Below is a list of the federal employment laws broken down by the number of employees in an organization. Each law has a brief definition plus the option to link to a website with more details. Each state has its own labor laws and an employer should always review those as well.

1 – 14 EMPLOYEES

Fair Labor Standards Act (FLSA) (1938) Regulates the status of employees (versus independent contractors) and provides for a minimum wage and overtime unless the employee meets an exempt classification. Applies to all businesses with a gross sales of more than $500.000 per year and with at least one or two (depending on industry) employees.

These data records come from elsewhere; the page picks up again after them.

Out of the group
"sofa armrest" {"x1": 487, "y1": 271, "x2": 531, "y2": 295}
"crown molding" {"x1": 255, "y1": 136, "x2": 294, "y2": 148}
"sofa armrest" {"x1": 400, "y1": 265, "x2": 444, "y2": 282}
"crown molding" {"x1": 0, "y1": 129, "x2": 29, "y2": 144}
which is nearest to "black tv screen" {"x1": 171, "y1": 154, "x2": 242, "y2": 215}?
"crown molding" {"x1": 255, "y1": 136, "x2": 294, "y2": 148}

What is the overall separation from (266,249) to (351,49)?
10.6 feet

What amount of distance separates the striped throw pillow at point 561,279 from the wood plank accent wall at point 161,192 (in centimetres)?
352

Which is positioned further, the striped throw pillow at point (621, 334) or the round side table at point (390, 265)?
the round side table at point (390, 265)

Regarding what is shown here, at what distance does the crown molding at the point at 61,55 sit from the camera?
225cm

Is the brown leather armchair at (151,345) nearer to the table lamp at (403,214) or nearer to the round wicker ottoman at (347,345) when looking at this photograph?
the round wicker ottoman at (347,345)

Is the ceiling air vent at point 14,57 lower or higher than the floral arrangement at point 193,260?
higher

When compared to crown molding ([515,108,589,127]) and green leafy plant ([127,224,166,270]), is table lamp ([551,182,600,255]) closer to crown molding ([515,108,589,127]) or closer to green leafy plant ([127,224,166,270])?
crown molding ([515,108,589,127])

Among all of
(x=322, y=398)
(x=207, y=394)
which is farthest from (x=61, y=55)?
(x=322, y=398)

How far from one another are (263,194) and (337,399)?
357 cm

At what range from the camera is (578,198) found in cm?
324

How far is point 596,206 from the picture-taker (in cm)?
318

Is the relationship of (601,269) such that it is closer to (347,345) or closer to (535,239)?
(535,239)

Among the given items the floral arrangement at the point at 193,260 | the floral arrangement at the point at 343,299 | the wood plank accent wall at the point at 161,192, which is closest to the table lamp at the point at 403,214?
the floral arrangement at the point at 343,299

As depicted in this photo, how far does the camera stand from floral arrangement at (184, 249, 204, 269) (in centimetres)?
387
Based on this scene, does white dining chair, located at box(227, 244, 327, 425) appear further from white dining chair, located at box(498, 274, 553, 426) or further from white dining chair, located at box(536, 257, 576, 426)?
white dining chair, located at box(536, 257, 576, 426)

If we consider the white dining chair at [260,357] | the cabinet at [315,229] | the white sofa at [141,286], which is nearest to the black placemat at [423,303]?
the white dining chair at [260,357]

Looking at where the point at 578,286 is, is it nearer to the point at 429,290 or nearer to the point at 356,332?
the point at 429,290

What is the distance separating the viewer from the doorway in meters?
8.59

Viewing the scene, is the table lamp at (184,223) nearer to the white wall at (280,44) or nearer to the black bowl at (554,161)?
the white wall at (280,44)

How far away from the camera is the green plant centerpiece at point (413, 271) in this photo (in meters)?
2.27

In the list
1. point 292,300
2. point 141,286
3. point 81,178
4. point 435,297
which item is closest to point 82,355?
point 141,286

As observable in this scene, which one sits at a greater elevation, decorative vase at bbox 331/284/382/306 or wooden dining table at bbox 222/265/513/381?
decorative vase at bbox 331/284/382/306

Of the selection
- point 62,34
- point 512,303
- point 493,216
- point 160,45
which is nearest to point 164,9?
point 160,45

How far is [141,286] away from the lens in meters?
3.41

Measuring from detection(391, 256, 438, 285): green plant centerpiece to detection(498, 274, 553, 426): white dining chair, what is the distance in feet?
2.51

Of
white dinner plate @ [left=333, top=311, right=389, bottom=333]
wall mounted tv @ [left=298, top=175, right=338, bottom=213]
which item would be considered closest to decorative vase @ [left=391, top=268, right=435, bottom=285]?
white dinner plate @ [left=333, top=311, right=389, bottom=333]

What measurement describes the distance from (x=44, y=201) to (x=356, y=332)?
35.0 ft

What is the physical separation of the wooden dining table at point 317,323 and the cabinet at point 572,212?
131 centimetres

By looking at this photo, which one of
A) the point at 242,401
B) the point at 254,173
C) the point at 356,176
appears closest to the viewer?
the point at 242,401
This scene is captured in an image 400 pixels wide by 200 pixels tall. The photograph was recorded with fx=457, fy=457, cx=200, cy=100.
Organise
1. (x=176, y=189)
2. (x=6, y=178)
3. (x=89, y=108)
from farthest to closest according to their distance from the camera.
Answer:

Immigration Reform & Control Act (IRCA) (1986) Requires that new employees provide specific documents to employers showing that they are who they claim to be and that they have a legal right to work in the United States. (I-9 forms). Employers need to check identities of new employees within three days of hiring. How to verify identity can be found hereThe IRCA prohibits discrimination on the basis of national origin by smaller employers (with 4 to 14 employees). Employers with 4 or more employees (and recruiters and referrers for a fee) are also prohibited from discriminating on the basis of citizenship status; discriminating in the employment eligibility verification process; and retaliating under IRCA. http://www.uscis.gov/files/form/m-274.pdf
Employee Polygraph Protection Act (1988) Prohibits employers from requiring pre-employment polygraph examinations, except for some exceptions.
Uniformed Services Employment & Re-employment Rights Act (1994) Prohibits discrimination against military service members because of past, current, or future military service. Protects military service workers‚ employment rights and benefits of employment.
Equal Pay Act (1963) Prohibits wage discrimination by requiring equal pay for equal work of the same skills, effort, and responsibilities.
Consumer Credits Protection Act (1968) Sets a national maximum limit on the amount of an employee‚s wages that can be withheld to satisfy wage garnishment for for example alimony or child support
National Labor Relations Act (NLRA) (Wagner Act) (1935) Law that limits the means with which employers may react to workers in the private sector who create labor unions (also known as trade unions), engage in collective bargaining, and take part in strikes and other forms of concerted activity in support of their demands. The Act does not apply to workers who are covered by the Railway Labor Act, agricultural employees, domestic employees, supervisors, federal, state or local government workers, independent contractors and some close relatives of individual employers.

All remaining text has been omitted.